STATED PROBLEM:
Return the lines below exactly as they appear, starting with the line containing "Is the sheet" and going on through the line containing "the point at 188,384 <", with both of those lines included.

INFORMATION GIVEN:
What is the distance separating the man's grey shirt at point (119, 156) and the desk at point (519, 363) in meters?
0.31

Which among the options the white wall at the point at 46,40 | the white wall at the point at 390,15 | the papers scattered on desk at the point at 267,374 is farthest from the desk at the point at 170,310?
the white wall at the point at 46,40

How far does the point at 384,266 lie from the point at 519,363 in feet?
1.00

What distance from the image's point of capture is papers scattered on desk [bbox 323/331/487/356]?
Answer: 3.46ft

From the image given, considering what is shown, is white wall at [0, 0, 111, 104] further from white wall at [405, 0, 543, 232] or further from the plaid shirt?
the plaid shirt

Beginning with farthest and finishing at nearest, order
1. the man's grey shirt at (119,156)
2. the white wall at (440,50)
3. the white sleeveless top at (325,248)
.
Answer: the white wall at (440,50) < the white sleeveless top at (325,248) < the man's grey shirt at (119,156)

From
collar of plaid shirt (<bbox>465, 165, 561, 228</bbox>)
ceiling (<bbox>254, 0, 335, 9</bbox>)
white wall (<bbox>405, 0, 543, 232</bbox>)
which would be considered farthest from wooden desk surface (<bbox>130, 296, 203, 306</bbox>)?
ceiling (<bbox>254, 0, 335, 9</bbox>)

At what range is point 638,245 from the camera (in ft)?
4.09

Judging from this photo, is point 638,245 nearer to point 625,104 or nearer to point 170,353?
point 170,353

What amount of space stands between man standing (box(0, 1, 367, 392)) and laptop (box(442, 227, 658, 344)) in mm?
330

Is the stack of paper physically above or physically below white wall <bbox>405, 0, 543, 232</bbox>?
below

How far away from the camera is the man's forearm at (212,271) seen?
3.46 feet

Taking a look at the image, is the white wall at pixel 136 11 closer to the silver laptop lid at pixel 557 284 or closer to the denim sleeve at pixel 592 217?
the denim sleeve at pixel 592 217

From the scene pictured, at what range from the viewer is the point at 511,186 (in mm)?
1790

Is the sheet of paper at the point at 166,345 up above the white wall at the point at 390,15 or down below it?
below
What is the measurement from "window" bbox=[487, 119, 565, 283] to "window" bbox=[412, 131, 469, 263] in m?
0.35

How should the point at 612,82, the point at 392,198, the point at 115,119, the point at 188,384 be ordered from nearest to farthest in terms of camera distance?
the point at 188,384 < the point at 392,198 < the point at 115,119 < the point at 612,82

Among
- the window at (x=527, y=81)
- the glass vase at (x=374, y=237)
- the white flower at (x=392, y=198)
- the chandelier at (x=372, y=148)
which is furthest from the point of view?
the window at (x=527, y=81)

WRITTEN RESPONSE:
Is the sheet of paper at the point at 166,345 up above the white wall at the point at 390,15 or down below it?
below
What is the measurement from "window" bbox=[487, 119, 565, 283] to "window" bbox=[412, 131, 469, 263] in m?
0.35

How should the point at 612,82, the point at 392,198, the point at 115,119, the point at 188,384 be ordered from nearest to farthest in terms of camera distance?
the point at 188,384 < the point at 392,198 < the point at 115,119 < the point at 612,82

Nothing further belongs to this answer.